Since 1995, the earned sentence credit program has made it possible for some people incarcerated in Virginia to earn their release. In 2020, Virginia’s General Assembly passed a law increasing how many credits people can earn. This expansion of the program was expected to impact thousands of people currently incarcerated in VDOC facilities – but for nearly two years, VDOC improperly withheld earned sentence credits from certain people who were eligible to earn them.

So the ACLU of Virginia sued, first in 2022, and again in 2023, to make sure VDOC followed the law, ultimately winning three different cases on behalf of individuals whose earned sentence credits VDOC initially refused to honor.

Two years later, VDOC is once again refusing to implement the earned sentence credit program according to the law. The statute requires that people begin to earn credits as soon as they are incarcerated and have a final conviction order. But VDOC has a policy that people cannot begin earning full credits until VDOC calculates their projected release date –a process that can take months. The delay means that VDOC is once again wasting taxpayer dollars in order to illegally prolong people’s incarceration.

“Just because VDOC doesn’t like the law as it’s written doesn’t mean it can go rogue and make its own,” said ACLU-VA Senior Supervising Attorney Vishal Agraharkar. “In Virginia, lawmakers make the law, not VDOC. How many times must we go to court before VDOC will simply follow the law and honor people’s hard work to earn sentence credits?”

In 2024, a federal suit resulted in VDOC paying $1.6 million in damages to more than 50 people from whom VDOC had withheld sentence credits they had earned.

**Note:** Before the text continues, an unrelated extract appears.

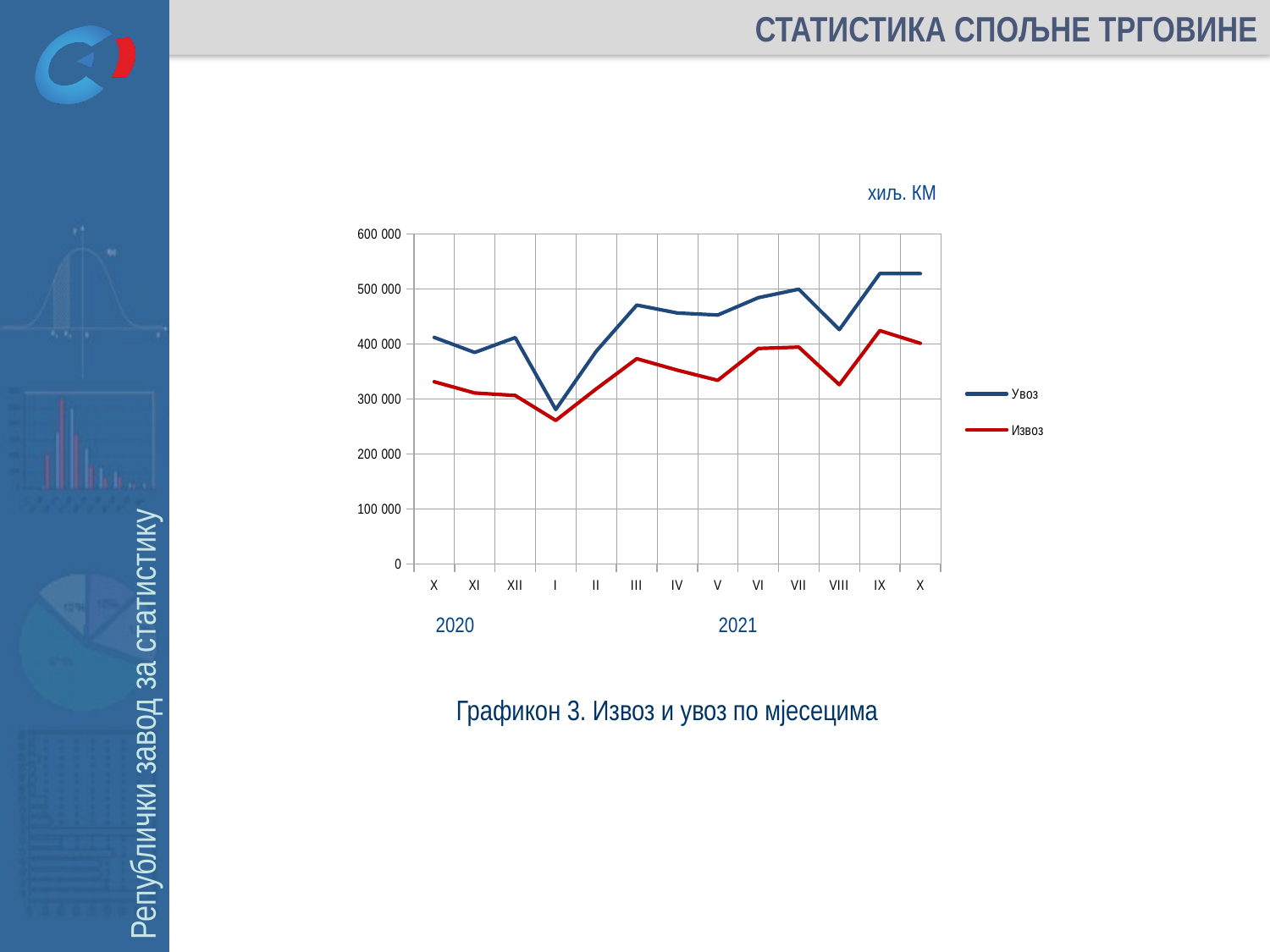
Do the values for Извоз rise or fall from month I to month III of 2021? rise Is the value for Увоз in month I of 2021 greater or less than 300 000? less Which series is higher in month VIII of 2021, Увоз or Извоз? Увоз How many series does the legend list? 2 Is the value for Извоз in month VIII of 2021 greater or less than 400 000? less In which month is the value for Извоз highest? IX (2021) What kind of chart is shown on the slide? line chart In which month is the value for Увоз lowest? I (2021) Which two series are listed in the legend? Увоз and Извоз How many monthly points are plotted along the x axis? 13 Is the value for Увоз in month IX of 2021 greater or less than 500 000? greater In which month is the value for Извоз lowest? I (2021)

Today’s filings ask the court to award damages to those who have served longer sentences because of VDOC’s illegal policy, and to grant injunctive relief and a declaratory judgment under the Fourteenth Amendment of the U.S. Constitution to establish people’s right to earn sentence credits as soon as they become eligible. Welch and Weerapunyanont v. Dotson et al. and Whitmore v. Walters were filed in the Richmond division of the Eastern District of Virginia.